When Paige first became General Manager of Smackdown, it sometimes seemed like she still mostly interacted with the women on the roster, but that soon changed. Sure, she’s still making women’s matches and condescendingly calling Carmella “babygirl,” but she’s also running out to help stop brawls between the men, directing security guards like a (literal) boss. Also, let’s be real, it was way more exciting when Paige fired James Ellsworth than it was when Asuka or Becky Lynch beat him up. A woman who fights a man like James Ellsworth feels a bit diminished, because we all know that’s the only sort of man the company will let her fight.
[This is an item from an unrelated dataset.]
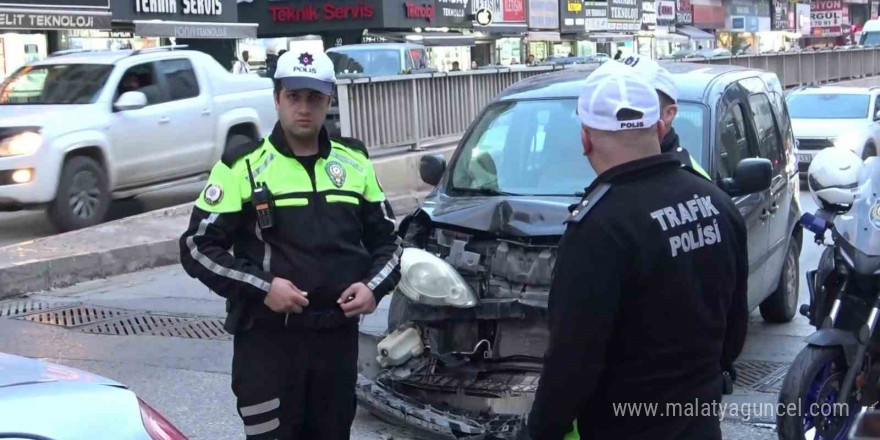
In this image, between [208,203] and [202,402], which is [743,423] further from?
[208,203]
A woman who fires James Ellsworth, on the other hand? That’s a woman with power.
If wrestling’s going to become less of a boys’ club (as it must to be vital and interesting), it’s going to take more than just an all-women PPV and the occasional “history making” main event. Female fans need to feel welcomed into WWE’s product, and Paige is uniquely positioned to play a role in that. She’s a once and future Total Divas star with a popular social media presence. She also has her own clothing brand and recently modeled for Hot Topic stores. There are women who consider themselves Paige fans but have yet to watch wrestling.
So when you see Paige on Twitter announcing a Brie Bella/Maryse main event, instead of focusing on how the wrestling in that match probably won’t be the most impressive, think about the young woman who follows Paige and watches reality TV, but doesn’t watch wrestling. Now here’s Paige saying basically, “Come watch my wrestling show, where one of the stars of Total Bellas is going to fight one of the stars of Miz and Mrs in the main event!” Then on Smackdown, you promote the Hell in a Cell match that also feature Brie and Maryse as well as their husbands from those same reality shows. If you do all that, and you also feature more cool women — we know for sure that Zelina Vega, Charlotte, and Sonya Deville will be featured tonight, and Becky Lynch will almost certainly show up — and if on top of it all you manage to put on an entertaining show, you might just have made some new WWE fans.
Obviously, I’m toying with some stereotypes here. There are plenty of women who love wrestling and don’t care about reality TV or social media stylemakers, and plenty of men for whom the reverse is true, and of course non-binary people who may fall anywhere on that spectrum. But that doesn’t change the fact that building these kinds of bridges brings in a more diverse fan base with a more diverse set of interests, which can only help strengthen the vitality of wrestling and its fandom for the future.
So making Paige the GM of Smackdown isn’t just good for Paige, and it isn’t just good for Smackdown (although both of those things are true) it has the potential to have a positive impact on WWE as a whole, and even on wrestling as an art form. Ironically, the fact that Paige can’t wrestle anymore may have led to her becoming more important to the future of wrestling than ever before. Even pushing aside everything that might sound like hyperbole, it’s undeniable that she’s great at this job she’s been given, and I for one would be happy to see her keep it for a very long time.